- The Washington Times - Tuesday, December 8, 2009

ST. PAUL, Minn. | Gov. Tim Pawlenty can’t see Russia from his house.

Neither could former Alaska Gov. Sarah Palin, of course, but her suggestion that Russia’s proximity to her home state made for foreign-policy chops was spoofed endlessly during the 2008 campaign. The Minnesota Republican won’t be such an easy target — he’s a globe-trotter whose trade missions, troop visits and stops at exclusive international conferences have taken him to Baghdad; Bangalore, India; Beijing and points beyond.

Tiny Fey won’t be able to poke fun at his passport on “Saturday Night Live” should he run for the White House — perhaps against Mrs. Palin.

But with the 2012 Iowa caucuses still about two years away, Mr. Pawlenty is quick to dismiss the suggestion that his overseas travel — his latest trade mission departs Saturday for Brazil and Chile — has been meant to serve anything but Minnesota’s interests.

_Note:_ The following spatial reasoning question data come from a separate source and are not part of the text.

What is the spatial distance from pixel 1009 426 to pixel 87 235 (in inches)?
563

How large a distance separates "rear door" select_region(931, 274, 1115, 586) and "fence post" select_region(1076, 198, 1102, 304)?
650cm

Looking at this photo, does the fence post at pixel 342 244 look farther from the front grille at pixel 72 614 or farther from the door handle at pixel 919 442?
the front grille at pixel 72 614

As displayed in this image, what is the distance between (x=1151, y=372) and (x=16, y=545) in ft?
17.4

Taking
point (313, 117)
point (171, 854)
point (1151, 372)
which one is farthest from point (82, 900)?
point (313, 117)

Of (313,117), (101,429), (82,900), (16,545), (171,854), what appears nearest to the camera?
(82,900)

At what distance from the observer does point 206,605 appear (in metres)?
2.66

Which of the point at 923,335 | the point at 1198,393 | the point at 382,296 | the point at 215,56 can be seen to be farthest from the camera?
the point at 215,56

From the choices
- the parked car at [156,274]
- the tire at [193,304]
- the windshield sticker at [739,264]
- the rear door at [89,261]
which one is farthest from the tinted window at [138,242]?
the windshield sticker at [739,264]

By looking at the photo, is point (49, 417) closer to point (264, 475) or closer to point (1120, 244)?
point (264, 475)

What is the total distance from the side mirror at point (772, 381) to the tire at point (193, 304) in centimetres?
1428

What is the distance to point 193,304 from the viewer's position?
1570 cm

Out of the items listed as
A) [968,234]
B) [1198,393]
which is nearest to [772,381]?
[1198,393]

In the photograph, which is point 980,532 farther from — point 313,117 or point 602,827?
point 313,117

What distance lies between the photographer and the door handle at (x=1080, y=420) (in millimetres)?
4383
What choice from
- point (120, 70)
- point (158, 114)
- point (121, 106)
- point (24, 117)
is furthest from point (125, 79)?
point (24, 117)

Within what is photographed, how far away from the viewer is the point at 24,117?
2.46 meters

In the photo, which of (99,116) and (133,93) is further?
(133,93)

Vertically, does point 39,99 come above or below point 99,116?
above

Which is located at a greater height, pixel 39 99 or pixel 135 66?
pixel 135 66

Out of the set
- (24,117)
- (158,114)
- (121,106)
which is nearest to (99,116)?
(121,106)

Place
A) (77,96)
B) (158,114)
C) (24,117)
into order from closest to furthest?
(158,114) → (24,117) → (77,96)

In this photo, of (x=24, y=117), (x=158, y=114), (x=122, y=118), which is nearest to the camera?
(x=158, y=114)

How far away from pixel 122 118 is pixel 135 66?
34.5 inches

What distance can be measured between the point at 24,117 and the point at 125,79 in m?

“That isn’t why we do it,” Mr. Pawlenty said this week. The trade missions and troop visits in particular are “obvious and worthy uses of a governor’s time.”

Still, one of the first tests for him and other White House hopefuls will be whether they have what it takes to steer the country through wars, diplomacy, treaties, trade matters and other global issues. Candidates also must show the mettle required of the commander in chief, with the nation at war in Iraq and Afghanistan and facing nuclear threats from Iran and North Korea.

Proving they can measure up is often toughest for governors, whose job descriptions limit their international reach.

As governor, Mrs. Palin had stuck so close to home that her foreign-policy credentials were questioned immediately when Arizona Sen. John McCain picked her as his running mate on the Republican Party ticket. She had traveled only once outside North America before landing on the national stage and was ridiculed by Miss Fey and others for touting Alaska’s proximity to Russia as foreign-policy experience.

Mr. Pawlenty will have more travel on his resume, but his long trips abroad do not automatically translate into unimpeachable foreign-policy credentials.

“If you overstate that, it can backfire,” said Mark Dillen, a former Foreign Service officer who blogs for the nonpartisan Foreign Policy Association.

During the 2008 Republican primary campaign, former Arkansas Gov. Mike Huckabee talked about visiting 40 countries and sleeping in the fortified Green Zone on visits to Iraq. Former Massachusetts Gov. Mitt Romney visited Iraq and Afghanistan while considering a run.

During his 2004 campaign for president, former Vermont Gov. Howard Dean visited three continents but still was attacked by rival Democrats on his foreign-policy credentials. Mr. Dean attributed that to his front-runner status at the time and said the trips were enlightening.

“I once had a four-hour conversation over dinner with [then German Chancellor] Gerhard Schroeder and four other governors,” Mr. Dean said. “It’s a very quick learning curve when you get to do something like that.”

Former President George W. Bush used Texas’ close relationship with Mexico to counter critics who said he hadn’t traveled enough when he ran in 2000. Some joked at the time that Mr. Bush, then the Texas governor, was the only U.S. governor with his own foreign policy.

In a pinch, advisers can provide cover. When Arkansas Gov. Bill Clinton ran in 1992, he tried to stick mainly to domestic issues but pointed to a team of veteran foreign-policy advisers drawn from Congress and the Carter administration.